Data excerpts
-- START --
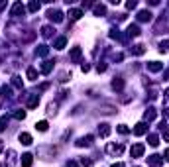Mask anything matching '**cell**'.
Wrapping results in <instances>:
<instances>
[{"mask_svg":"<svg viewBox=\"0 0 169 167\" xmlns=\"http://www.w3.org/2000/svg\"><path fill=\"white\" fill-rule=\"evenodd\" d=\"M143 147L142 144H136V146H132V150H130V153H132V157H142L143 155Z\"/></svg>","mask_w":169,"mask_h":167,"instance_id":"obj_1","label":"cell"},{"mask_svg":"<svg viewBox=\"0 0 169 167\" xmlns=\"http://www.w3.org/2000/svg\"><path fill=\"white\" fill-rule=\"evenodd\" d=\"M49 20L51 22H63V14H61L59 10H49Z\"/></svg>","mask_w":169,"mask_h":167,"instance_id":"obj_2","label":"cell"},{"mask_svg":"<svg viewBox=\"0 0 169 167\" xmlns=\"http://www.w3.org/2000/svg\"><path fill=\"white\" fill-rule=\"evenodd\" d=\"M148 163L152 165V167H159L161 163H163V157H161V155H149L148 157Z\"/></svg>","mask_w":169,"mask_h":167,"instance_id":"obj_3","label":"cell"},{"mask_svg":"<svg viewBox=\"0 0 169 167\" xmlns=\"http://www.w3.org/2000/svg\"><path fill=\"white\" fill-rule=\"evenodd\" d=\"M24 16V14H26V8H24V4L22 2H16L14 4V8H12V16Z\"/></svg>","mask_w":169,"mask_h":167,"instance_id":"obj_4","label":"cell"},{"mask_svg":"<svg viewBox=\"0 0 169 167\" xmlns=\"http://www.w3.org/2000/svg\"><path fill=\"white\" fill-rule=\"evenodd\" d=\"M148 132V124L146 122H140V124H136V128H134V134L136 136H143Z\"/></svg>","mask_w":169,"mask_h":167,"instance_id":"obj_5","label":"cell"},{"mask_svg":"<svg viewBox=\"0 0 169 167\" xmlns=\"http://www.w3.org/2000/svg\"><path fill=\"white\" fill-rule=\"evenodd\" d=\"M32 163H34L32 153H24L22 155V167H32Z\"/></svg>","mask_w":169,"mask_h":167,"instance_id":"obj_6","label":"cell"},{"mask_svg":"<svg viewBox=\"0 0 169 167\" xmlns=\"http://www.w3.org/2000/svg\"><path fill=\"white\" fill-rule=\"evenodd\" d=\"M92 140H95L92 136H85V138H81V140L77 141V146H79V147H87V146L92 144Z\"/></svg>","mask_w":169,"mask_h":167,"instance_id":"obj_7","label":"cell"},{"mask_svg":"<svg viewBox=\"0 0 169 167\" xmlns=\"http://www.w3.org/2000/svg\"><path fill=\"white\" fill-rule=\"evenodd\" d=\"M138 20H140V22H149V20H152V12H149V10H142L140 14H138Z\"/></svg>","mask_w":169,"mask_h":167,"instance_id":"obj_8","label":"cell"},{"mask_svg":"<svg viewBox=\"0 0 169 167\" xmlns=\"http://www.w3.org/2000/svg\"><path fill=\"white\" fill-rule=\"evenodd\" d=\"M148 69L152 71V73H157V71H161V69H163V65H161V63H157V61H149V63H148Z\"/></svg>","mask_w":169,"mask_h":167,"instance_id":"obj_9","label":"cell"},{"mask_svg":"<svg viewBox=\"0 0 169 167\" xmlns=\"http://www.w3.org/2000/svg\"><path fill=\"white\" fill-rule=\"evenodd\" d=\"M126 32H128V35H132V38H138V35H140V28H138L136 24H130Z\"/></svg>","mask_w":169,"mask_h":167,"instance_id":"obj_10","label":"cell"},{"mask_svg":"<svg viewBox=\"0 0 169 167\" xmlns=\"http://www.w3.org/2000/svg\"><path fill=\"white\" fill-rule=\"evenodd\" d=\"M81 53H83V51H81V47H73V49H71V61L77 63V61L81 59Z\"/></svg>","mask_w":169,"mask_h":167,"instance_id":"obj_11","label":"cell"},{"mask_svg":"<svg viewBox=\"0 0 169 167\" xmlns=\"http://www.w3.org/2000/svg\"><path fill=\"white\" fill-rule=\"evenodd\" d=\"M37 104H40V96L32 95V96H30V100H28V108H35Z\"/></svg>","mask_w":169,"mask_h":167,"instance_id":"obj_12","label":"cell"},{"mask_svg":"<svg viewBox=\"0 0 169 167\" xmlns=\"http://www.w3.org/2000/svg\"><path fill=\"white\" fill-rule=\"evenodd\" d=\"M98 134H101L102 138H106V136L110 134V126L108 124H101V126H98Z\"/></svg>","mask_w":169,"mask_h":167,"instance_id":"obj_13","label":"cell"},{"mask_svg":"<svg viewBox=\"0 0 169 167\" xmlns=\"http://www.w3.org/2000/svg\"><path fill=\"white\" fill-rule=\"evenodd\" d=\"M148 144L152 146V147H157V144H159V138H157L155 134H149V136H148Z\"/></svg>","mask_w":169,"mask_h":167,"instance_id":"obj_14","label":"cell"},{"mask_svg":"<svg viewBox=\"0 0 169 167\" xmlns=\"http://www.w3.org/2000/svg\"><path fill=\"white\" fill-rule=\"evenodd\" d=\"M122 150H124L122 146H112V144L106 147V151H108V153H116V155H118V153H122Z\"/></svg>","mask_w":169,"mask_h":167,"instance_id":"obj_15","label":"cell"},{"mask_svg":"<svg viewBox=\"0 0 169 167\" xmlns=\"http://www.w3.org/2000/svg\"><path fill=\"white\" fill-rule=\"evenodd\" d=\"M132 53H134V55H143V53H146V47H143L142 43H138V45L132 47Z\"/></svg>","mask_w":169,"mask_h":167,"instance_id":"obj_16","label":"cell"},{"mask_svg":"<svg viewBox=\"0 0 169 167\" xmlns=\"http://www.w3.org/2000/svg\"><path fill=\"white\" fill-rule=\"evenodd\" d=\"M20 141H22L24 146H30V144H32V136L24 132V134H20Z\"/></svg>","mask_w":169,"mask_h":167,"instance_id":"obj_17","label":"cell"},{"mask_svg":"<svg viewBox=\"0 0 169 167\" xmlns=\"http://www.w3.org/2000/svg\"><path fill=\"white\" fill-rule=\"evenodd\" d=\"M51 69H53V61H45V63L41 65V73H51Z\"/></svg>","mask_w":169,"mask_h":167,"instance_id":"obj_18","label":"cell"},{"mask_svg":"<svg viewBox=\"0 0 169 167\" xmlns=\"http://www.w3.org/2000/svg\"><path fill=\"white\" fill-rule=\"evenodd\" d=\"M112 89H114V90H122L124 89V81H122V79H114V81H112Z\"/></svg>","mask_w":169,"mask_h":167,"instance_id":"obj_19","label":"cell"},{"mask_svg":"<svg viewBox=\"0 0 169 167\" xmlns=\"http://www.w3.org/2000/svg\"><path fill=\"white\" fill-rule=\"evenodd\" d=\"M65 45H67V38H63V35H61V38L55 39V47H57V49H63Z\"/></svg>","mask_w":169,"mask_h":167,"instance_id":"obj_20","label":"cell"},{"mask_svg":"<svg viewBox=\"0 0 169 167\" xmlns=\"http://www.w3.org/2000/svg\"><path fill=\"white\" fill-rule=\"evenodd\" d=\"M95 14H96V16H104V14H106V6H104V4H96V6H95Z\"/></svg>","mask_w":169,"mask_h":167,"instance_id":"obj_21","label":"cell"},{"mask_svg":"<svg viewBox=\"0 0 169 167\" xmlns=\"http://www.w3.org/2000/svg\"><path fill=\"white\" fill-rule=\"evenodd\" d=\"M69 16H71L73 20H79V18L83 16V12H81L79 8H73V10H69Z\"/></svg>","mask_w":169,"mask_h":167,"instance_id":"obj_22","label":"cell"},{"mask_svg":"<svg viewBox=\"0 0 169 167\" xmlns=\"http://www.w3.org/2000/svg\"><path fill=\"white\" fill-rule=\"evenodd\" d=\"M26 75H28V79H30V81H35V79H37V71L34 69V67H30V69L26 71Z\"/></svg>","mask_w":169,"mask_h":167,"instance_id":"obj_23","label":"cell"},{"mask_svg":"<svg viewBox=\"0 0 169 167\" xmlns=\"http://www.w3.org/2000/svg\"><path fill=\"white\" fill-rule=\"evenodd\" d=\"M155 114H157V112H155L153 108H148V110H146V114H143V118H146V120H153V118H155Z\"/></svg>","mask_w":169,"mask_h":167,"instance_id":"obj_24","label":"cell"},{"mask_svg":"<svg viewBox=\"0 0 169 167\" xmlns=\"http://www.w3.org/2000/svg\"><path fill=\"white\" fill-rule=\"evenodd\" d=\"M47 51H49V49H47V45H40V47H37V55H40V57H45V55H47Z\"/></svg>","mask_w":169,"mask_h":167,"instance_id":"obj_25","label":"cell"},{"mask_svg":"<svg viewBox=\"0 0 169 167\" xmlns=\"http://www.w3.org/2000/svg\"><path fill=\"white\" fill-rule=\"evenodd\" d=\"M159 51H161V53H167V51H169V39H165V41L159 43Z\"/></svg>","mask_w":169,"mask_h":167,"instance_id":"obj_26","label":"cell"},{"mask_svg":"<svg viewBox=\"0 0 169 167\" xmlns=\"http://www.w3.org/2000/svg\"><path fill=\"white\" fill-rule=\"evenodd\" d=\"M35 128H37V130H40V132H45V130H47V122H45V120H41V122H37V124H35Z\"/></svg>","mask_w":169,"mask_h":167,"instance_id":"obj_27","label":"cell"},{"mask_svg":"<svg viewBox=\"0 0 169 167\" xmlns=\"http://www.w3.org/2000/svg\"><path fill=\"white\" fill-rule=\"evenodd\" d=\"M0 92H2V96H4V98L12 96V89H10V86H2V90H0Z\"/></svg>","mask_w":169,"mask_h":167,"instance_id":"obj_28","label":"cell"},{"mask_svg":"<svg viewBox=\"0 0 169 167\" xmlns=\"http://www.w3.org/2000/svg\"><path fill=\"white\" fill-rule=\"evenodd\" d=\"M51 32H53V30H51V28H49V26H45V28H41V35H43V38H49V35H51Z\"/></svg>","mask_w":169,"mask_h":167,"instance_id":"obj_29","label":"cell"},{"mask_svg":"<svg viewBox=\"0 0 169 167\" xmlns=\"http://www.w3.org/2000/svg\"><path fill=\"white\" fill-rule=\"evenodd\" d=\"M12 85H14L16 89H22V79L20 77H12Z\"/></svg>","mask_w":169,"mask_h":167,"instance_id":"obj_30","label":"cell"},{"mask_svg":"<svg viewBox=\"0 0 169 167\" xmlns=\"http://www.w3.org/2000/svg\"><path fill=\"white\" fill-rule=\"evenodd\" d=\"M28 10H30V12H37V10H40V2H30Z\"/></svg>","mask_w":169,"mask_h":167,"instance_id":"obj_31","label":"cell"},{"mask_svg":"<svg viewBox=\"0 0 169 167\" xmlns=\"http://www.w3.org/2000/svg\"><path fill=\"white\" fill-rule=\"evenodd\" d=\"M116 130H118V132H120V134H128V132H130V128H128L126 124H120V126H118Z\"/></svg>","mask_w":169,"mask_h":167,"instance_id":"obj_32","label":"cell"},{"mask_svg":"<svg viewBox=\"0 0 169 167\" xmlns=\"http://www.w3.org/2000/svg\"><path fill=\"white\" fill-rule=\"evenodd\" d=\"M14 118L16 120H24V118H26V112H24V110H18V112L14 114Z\"/></svg>","mask_w":169,"mask_h":167,"instance_id":"obj_33","label":"cell"},{"mask_svg":"<svg viewBox=\"0 0 169 167\" xmlns=\"http://www.w3.org/2000/svg\"><path fill=\"white\" fill-rule=\"evenodd\" d=\"M6 124H8L6 116H4V118H0V132H4V130H6Z\"/></svg>","mask_w":169,"mask_h":167,"instance_id":"obj_34","label":"cell"},{"mask_svg":"<svg viewBox=\"0 0 169 167\" xmlns=\"http://www.w3.org/2000/svg\"><path fill=\"white\" fill-rule=\"evenodd\" d=\"M126 8H128V10L136 8V0H130V2H126Z\"/></svg>","mask_w":169,"mask_h":167,"instance_id":"obj_35","label":"cell"},{"mask_svg":"<svg viewBox=\"0 0 169 167\" xmlns=\"http://www.w3.org/2000/svg\"><path fill=\"white\" fill-rule=\"evenodd\" d=\"M6 6H8V2H6V0H0V12L6 10Z\"/></svg>","mask_w":169,"mask_h":167,"instance_id":"obj_36","label":"cell"},{"mask_svg":"<svg viewBox=\"0 0 169 167\" xmlns=\"http://www.w3.org/2000/svg\"><path fill=\"white\" fill-rule=\"evenodd\" d=\"M96 69H98V73H102V71H106V65H104V63H98Z\"/></svg>","mask_w":169,"mask_h":167,"instance_id":"obj_37","label":"cell"},{"mask_svg":"<svg viewBox=\"0 0 169 167\" xmlns=\"http://www.w3.org/2000/svg\"><path fill=\"white\" fill-rule=\"evenodd\" d=\"M67 167H79L77 161H67Z\"/></svg>","mask_w":169,"mask_h":167,"instance_id":"obj_38","label":"cell"},{"mask_svg":"<svg viewBox=\"0 0 169 167\" xmlns=\"http://www.w3.org/2000/svg\"><path fill=\"white\" fill-rule=\"evenodd\" d=\"M163 140L169 141V130H165V132H163Z\"/></svg>","mask_w":169,"mask_h":167,"instance_id":"obj_39","label":"cell"},{"mask_svg":"<svg viewBox=\"0 0 169 167\" xmlns=\"http://www.w3.org/2000/svg\"><path fill=\"white\" fill-rule=\"evenodd\" d=\"M112 167H124V163H112Z\"/></svg>","mask_w":169,"mask_h":167,"instance_id":"obj_40","label":"cell"},{"mask_svg":"<svg viewBox=\"0 0 169 167\" xmlns=\"http://www.w3.org/2000/svg\"><path fill=\"white\" fill-rule=\"evenodd\" d=\"M165 159H167V161H169V150L165 151Z\"/></svg>","mask_w":169,"mask_h":167,"instance_id":"obj_41","label":"cell"},{"mask_svg":"<svg viewBox=\"0 0 169 167\" xmlns=\"http://www.w3.org/2000/svg\"><path fill=\"white\" fill-rule=\"evenodd\" d=\"M165 96H167V98H169V89H165Z\"/></svg>","mask_w":169,"mask_h":167,"instance_id":"obj_42","label":"cell"},{"mask_svg":"<svg viewBox=\"0 0 169 167\" xmlns=\"http://www.w3.org/2000/svg\"><path fill=\"white\" fill-rule=\"evenodd\" d=\"M0 167H2V165H0Z\"/></svg>","mask_w":169,"mask_h":167,"instance_id":"obj_43","label":"cell"}]
</instances>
-- END --
GIVEN INSTRUCTION :: Gather every line of the items above that contains the string "instances", treating uppercase and lowercase letters as distinct.

RESULT OF THIS EXERCISE ::
Wrapping results in <instances>:
<instances>
</instances>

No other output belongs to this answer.